• [Set task]: Copy out the rows verbatim, from the line containing "How far is the" through the line containing "Answer: [0,32] < [21,32] < [29,26] < [34,12]", and no others.

• [Input data]:

━━━━

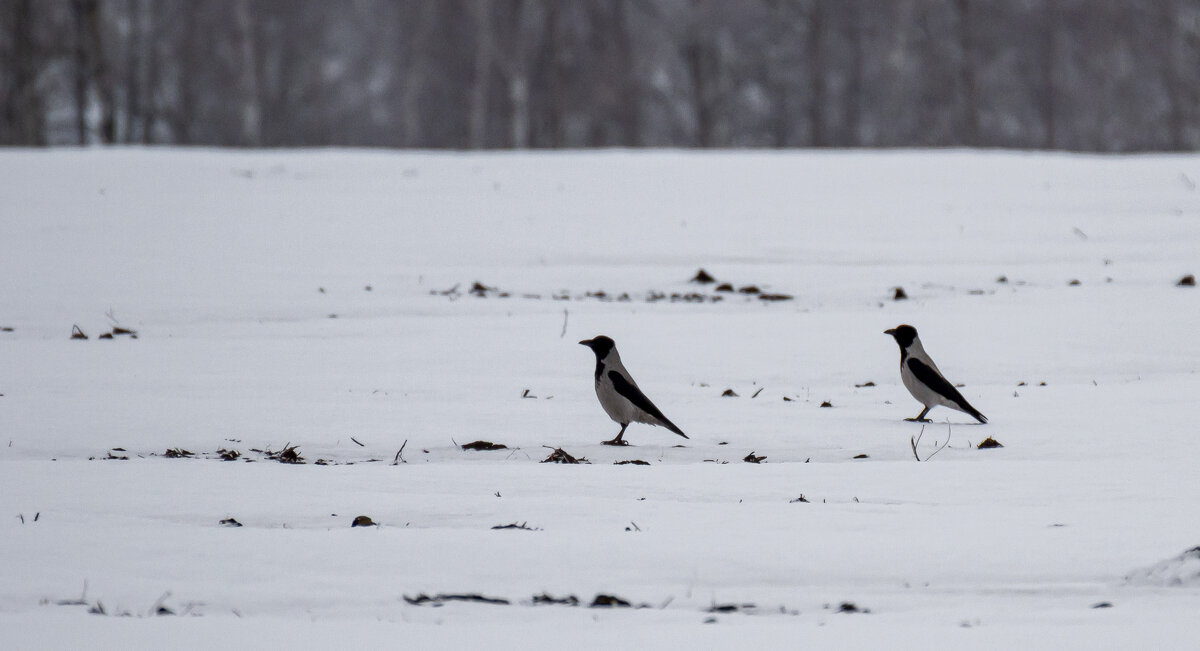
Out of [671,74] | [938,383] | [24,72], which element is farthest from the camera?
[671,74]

━━━━

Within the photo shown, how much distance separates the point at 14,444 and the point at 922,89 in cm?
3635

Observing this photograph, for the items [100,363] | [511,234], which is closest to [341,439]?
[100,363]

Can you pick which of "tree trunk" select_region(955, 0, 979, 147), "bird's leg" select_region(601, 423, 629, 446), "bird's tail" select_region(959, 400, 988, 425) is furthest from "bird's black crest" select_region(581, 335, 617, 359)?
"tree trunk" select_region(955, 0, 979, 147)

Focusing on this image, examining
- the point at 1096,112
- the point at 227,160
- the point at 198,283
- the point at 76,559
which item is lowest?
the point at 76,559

━━━━

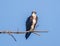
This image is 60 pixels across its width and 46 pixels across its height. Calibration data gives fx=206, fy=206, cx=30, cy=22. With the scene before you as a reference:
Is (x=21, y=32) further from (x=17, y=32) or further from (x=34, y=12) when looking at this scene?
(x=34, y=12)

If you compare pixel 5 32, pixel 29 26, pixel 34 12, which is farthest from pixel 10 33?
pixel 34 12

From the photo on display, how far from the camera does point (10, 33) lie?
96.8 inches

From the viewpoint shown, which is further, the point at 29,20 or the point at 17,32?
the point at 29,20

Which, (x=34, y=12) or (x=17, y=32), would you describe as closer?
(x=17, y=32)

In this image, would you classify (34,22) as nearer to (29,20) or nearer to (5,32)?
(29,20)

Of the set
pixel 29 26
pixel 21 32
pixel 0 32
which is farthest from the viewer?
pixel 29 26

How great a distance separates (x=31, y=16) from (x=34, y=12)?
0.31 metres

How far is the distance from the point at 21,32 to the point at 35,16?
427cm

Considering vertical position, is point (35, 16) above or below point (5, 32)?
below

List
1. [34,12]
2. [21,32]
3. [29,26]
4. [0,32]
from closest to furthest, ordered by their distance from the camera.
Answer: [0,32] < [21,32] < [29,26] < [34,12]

━━━━

• [Answer below]:
How far is the distance from the point at 21,32 to the point at 35,16?
427cm

Considering vertical position, is point (35, 16) above or below point (5, 32)?
below

List
1. [34,12]
2. [21,32]
3. [29,26]
4. [0,32]
from closest to furthest, ordered by their distance from the camera.
Answer: [0,32] < [21,32] < [29,26] < [34,12]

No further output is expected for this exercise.